# udev detection of network cable disconnect

## donnysp

Hello,

I have an HP Mini-note laptop with this Gentoo installed:

Linux badger 2.6.25-gentoo-r7 #15 SMP Mon Aug 18 10:13:02 BST 2008 i686 VIA C7-M Processor 1200MHz CentaurHauls GNU/Linux

I am trying to use udev to detect the network cable disconnect. I have this file:

/etc/udev/rules.d/90-network.rules

Which contains this rule:

SUBSYSTEM=="net", ACTION=="remove", RUN+="net.sh %k stop"

I have set the udev_log configuration parameter to "debug" and nothing is logged when I pull out the cable, nor is /lib/udev/net.sh executed. I do get this in /var/log/messages though:

tg3: eth0: Link is down.

Which I assume is being logged from the tg3 driver compiled into my kernel.

On reconnect I get this:

tg3: eth0: Link is up at 100 Mbps, full duplex.

So. How can I get /lib/udev/net.sh to run?

Thanks in advance,

DonnySP

----------

## depontius

Wouldn't it be simpler to use "ifplugd"?

I believe it already does exactly what you want, and there's a script that gets called on plug/unplug events, which you can tweak.

----------

## donnysp

Thanks for the info, I'd never heard of ifplugd before.

I'd still like to know why udev doesn't seem to be doing what it is supposed to. If I can get it to work then that's one less daemon.

I've just realised that I should probably of asked about my _original_ problem that I am trying to use udev to fix:

I have a wired eth0 and a wireless wlan0. Both are up (as in /etc/init.d/net.XXX start) and I can ssh into my machine via either interface.

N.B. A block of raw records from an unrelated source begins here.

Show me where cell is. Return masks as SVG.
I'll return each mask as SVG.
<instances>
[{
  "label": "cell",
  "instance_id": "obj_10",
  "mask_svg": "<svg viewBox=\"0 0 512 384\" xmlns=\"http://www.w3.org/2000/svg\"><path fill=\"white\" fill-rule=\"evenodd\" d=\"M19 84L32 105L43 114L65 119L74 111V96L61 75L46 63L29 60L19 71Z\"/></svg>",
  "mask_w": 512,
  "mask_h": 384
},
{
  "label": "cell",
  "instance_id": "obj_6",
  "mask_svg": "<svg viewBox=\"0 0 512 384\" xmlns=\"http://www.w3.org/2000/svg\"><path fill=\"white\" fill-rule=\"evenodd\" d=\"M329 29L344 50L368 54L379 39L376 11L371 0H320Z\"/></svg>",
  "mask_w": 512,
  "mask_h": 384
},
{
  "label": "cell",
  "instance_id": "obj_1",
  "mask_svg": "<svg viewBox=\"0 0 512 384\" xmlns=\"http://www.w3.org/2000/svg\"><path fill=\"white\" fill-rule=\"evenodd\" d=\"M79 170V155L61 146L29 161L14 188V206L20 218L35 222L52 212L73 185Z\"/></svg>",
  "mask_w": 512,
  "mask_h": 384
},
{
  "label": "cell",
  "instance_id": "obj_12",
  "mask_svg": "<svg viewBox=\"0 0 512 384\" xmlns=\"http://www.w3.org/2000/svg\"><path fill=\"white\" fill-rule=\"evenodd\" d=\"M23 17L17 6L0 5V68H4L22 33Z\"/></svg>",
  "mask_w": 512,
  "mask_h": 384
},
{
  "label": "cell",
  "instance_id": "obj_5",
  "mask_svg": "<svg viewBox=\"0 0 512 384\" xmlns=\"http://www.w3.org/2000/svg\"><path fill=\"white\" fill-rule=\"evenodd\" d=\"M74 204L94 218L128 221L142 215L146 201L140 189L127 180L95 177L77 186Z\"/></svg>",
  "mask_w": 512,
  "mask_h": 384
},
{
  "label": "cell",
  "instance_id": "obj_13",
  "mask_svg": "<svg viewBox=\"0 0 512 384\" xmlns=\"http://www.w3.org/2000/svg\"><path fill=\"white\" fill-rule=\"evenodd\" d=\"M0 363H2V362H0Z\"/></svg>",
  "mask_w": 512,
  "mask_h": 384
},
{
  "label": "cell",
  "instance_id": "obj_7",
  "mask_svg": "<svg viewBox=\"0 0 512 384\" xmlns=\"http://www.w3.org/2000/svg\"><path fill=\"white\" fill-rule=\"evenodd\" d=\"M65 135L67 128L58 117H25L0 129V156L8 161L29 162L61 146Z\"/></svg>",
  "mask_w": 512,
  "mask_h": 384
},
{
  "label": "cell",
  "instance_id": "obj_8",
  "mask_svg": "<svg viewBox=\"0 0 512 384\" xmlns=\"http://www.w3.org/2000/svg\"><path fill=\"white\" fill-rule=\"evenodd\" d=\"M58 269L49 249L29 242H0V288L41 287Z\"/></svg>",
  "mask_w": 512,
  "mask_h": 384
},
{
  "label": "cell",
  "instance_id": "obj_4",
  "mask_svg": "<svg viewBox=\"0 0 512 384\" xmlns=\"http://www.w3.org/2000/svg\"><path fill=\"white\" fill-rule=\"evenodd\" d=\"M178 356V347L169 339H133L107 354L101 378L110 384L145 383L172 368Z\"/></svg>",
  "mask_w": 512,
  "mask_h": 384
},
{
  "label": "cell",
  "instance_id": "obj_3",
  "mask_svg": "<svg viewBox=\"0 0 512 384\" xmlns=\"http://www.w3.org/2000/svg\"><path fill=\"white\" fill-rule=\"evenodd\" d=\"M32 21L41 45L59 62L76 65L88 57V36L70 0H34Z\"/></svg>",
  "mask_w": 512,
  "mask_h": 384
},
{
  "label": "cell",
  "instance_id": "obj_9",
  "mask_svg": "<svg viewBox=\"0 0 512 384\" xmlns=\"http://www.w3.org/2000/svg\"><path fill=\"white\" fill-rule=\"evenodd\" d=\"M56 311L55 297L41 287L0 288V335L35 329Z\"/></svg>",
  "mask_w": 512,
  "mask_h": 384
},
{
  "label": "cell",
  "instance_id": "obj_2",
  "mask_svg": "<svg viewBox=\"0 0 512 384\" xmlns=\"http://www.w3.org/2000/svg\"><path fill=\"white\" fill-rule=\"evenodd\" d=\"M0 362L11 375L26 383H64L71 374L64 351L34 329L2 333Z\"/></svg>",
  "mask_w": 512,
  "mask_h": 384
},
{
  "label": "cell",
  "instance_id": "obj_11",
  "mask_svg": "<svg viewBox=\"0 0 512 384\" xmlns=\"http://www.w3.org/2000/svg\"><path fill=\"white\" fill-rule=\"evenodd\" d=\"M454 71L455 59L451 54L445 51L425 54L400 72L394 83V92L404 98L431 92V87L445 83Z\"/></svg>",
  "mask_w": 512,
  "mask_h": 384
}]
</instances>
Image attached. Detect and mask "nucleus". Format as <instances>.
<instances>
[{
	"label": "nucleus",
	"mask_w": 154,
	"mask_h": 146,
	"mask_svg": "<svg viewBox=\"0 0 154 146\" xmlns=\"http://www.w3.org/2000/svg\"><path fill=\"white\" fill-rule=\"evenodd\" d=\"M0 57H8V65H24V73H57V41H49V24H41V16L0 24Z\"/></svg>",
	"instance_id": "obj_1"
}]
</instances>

When I unplug the network cable I get "Destination host unreachable" when trying to ping from the machine (i.e. wlan0 not working.) If I then do /etc/init.d/net.eth0 stop  the wlan0 interface starts to work.

Any ideas?

Thanks.

----------

## depontius

I believe that this is the type of scenario ifplugd (and the simpler but less versatile alternative, netplug) was meant to handle.  The other thing it can do is stop those pesky dhcp timeouts.  I have mine set up to control eth0 with ifplugd, but not ath0, because I want explicit control over the latter - I don't want it turning itself on.

Uberlord (Ray Marples, former developer) is the expert on this stuff.

----------

## cyrillic

 *donnysp wrote:*   

> I'd still like to know why udev doesn't seem to be doing what it is supposed to. If I can get it to work then that's one less daemon. 

 

Udev will "do its thing" when you plug/unplug the network card.

As mentioned before, cable in/out events are best handled by ifplugd.

----------

## donnysp

A-ha. The penny drops.

Thanks.

----------